If $W$ is a set of words in the alphabet $\mathfrak A$, then $M(W)$ (Perkins construction) denotes the Rees quotient of free monoid ${\mathfrak A}^*$ over the ideal consisting of all words that are not subwords of words in $W$. A similar construction $S(W)$ for semigroups is attributed to Dilworth. The syntactic monoid $M_{synt} (W)$ is the quotient of $\mathfrak A^*$ over the syntactic congruence $\sim_W$ (the largest congruence for which $W$ is a union of congruence classes).

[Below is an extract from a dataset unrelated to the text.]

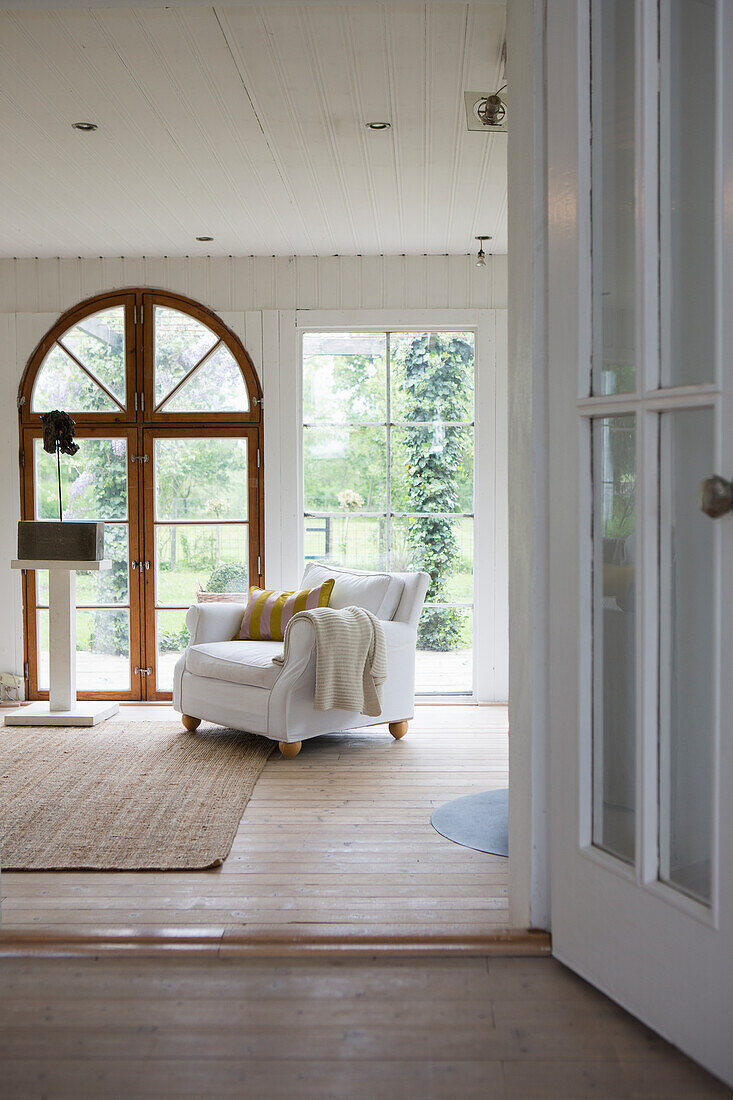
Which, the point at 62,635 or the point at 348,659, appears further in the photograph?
the point at 62,635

We generalize Dilworth-Perkins construction and syntactic monoids $M_{synt} (W)$ (resp. semigroups $S_{synt} (W)$) into $M_\tau(W)$ (resp. $S_\tau (W)$) construction, where $\tau$ is a congruence on $\mathfrak A^*$ and $W \subseteq \mathfrak A^+$ is a union of $\tau$-classes.

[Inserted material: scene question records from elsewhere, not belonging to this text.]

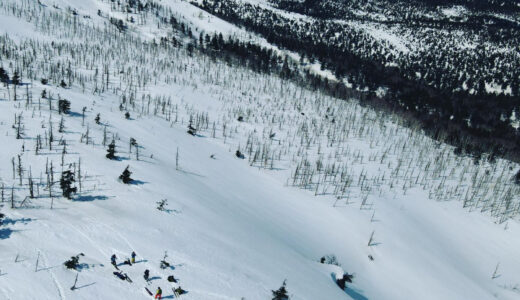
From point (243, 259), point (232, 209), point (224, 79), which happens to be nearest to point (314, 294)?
point (243, 259)

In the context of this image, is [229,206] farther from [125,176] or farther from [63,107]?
[63,107]

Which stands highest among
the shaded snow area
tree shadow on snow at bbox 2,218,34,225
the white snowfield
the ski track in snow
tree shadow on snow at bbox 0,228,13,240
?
the shaded snow area

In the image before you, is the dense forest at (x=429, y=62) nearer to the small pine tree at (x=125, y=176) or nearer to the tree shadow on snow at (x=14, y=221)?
the small pine tree at (x=125, y=176)

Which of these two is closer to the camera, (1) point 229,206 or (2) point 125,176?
(2) point 125,176

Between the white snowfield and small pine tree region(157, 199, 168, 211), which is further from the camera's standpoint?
small pine tree region(157, 199, 168, 211)

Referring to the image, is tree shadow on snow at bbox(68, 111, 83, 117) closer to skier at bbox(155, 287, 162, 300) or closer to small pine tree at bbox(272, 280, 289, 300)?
skier at bbox(155, 287, 162, 300)

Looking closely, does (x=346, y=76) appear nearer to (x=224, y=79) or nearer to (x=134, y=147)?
(x=224, y=79)

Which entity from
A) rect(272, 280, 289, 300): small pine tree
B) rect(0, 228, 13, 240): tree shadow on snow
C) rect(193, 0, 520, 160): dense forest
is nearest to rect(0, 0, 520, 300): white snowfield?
rect(0, 228, 13, 240): tree shadow on snow

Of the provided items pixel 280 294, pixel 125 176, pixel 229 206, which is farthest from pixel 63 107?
pixel 280 294

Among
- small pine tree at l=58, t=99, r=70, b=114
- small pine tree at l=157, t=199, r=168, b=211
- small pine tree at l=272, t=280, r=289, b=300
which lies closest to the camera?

A variety of algebras is called finitely based (FB) if it has a finite basis of its identities. A minimal non-finitely based variety is called limit.

The first two explicit examples of limit varieties of monoids were found by Jackson in 2005. These varieties are generated by $M (\{abtasb, atbsab\})$ and $M \{(atbasb\})$. In 2019, Zhang and Luo found the third limit variety. Shortly after that, Gusev found a new pair of limit varieties $\mathbb J$ and the dual of $\mathbb J$. We noticed that $\mathbb J$ is generated by $M_{\lambda} ([atbasb]_\lambda)$ or by the syntactic monoid $M_{synt} ([atbasb]_\lambda)$, where $[atbasb]_\lambda = \{atb a^m s b^n \mid m, n \ge 1\}$ is a congruence class of certain congruence $\lambda$. Together with Sergey Gusev we identified monoid of the form $M_\tau(W)$ which generates Zhang-Luo limit variety. It happens that this set of words $W$ contains $ab^2ta$ and $atb^2a$. These two words instructed Sergey and me on where to find five more limit varieties of monoids.

In this talk we use $M_\tau(W)$ construction to explain why Zhang-Luo variety is limit and to define five new limit varieties. We also identify syntactic monoids which are equationally equivalent to some finite monoids with interesting new properties discovered by Jackson and Lee (2015), Gusev and Vernikov (2017) and Gusev, Li and Zhang (2021).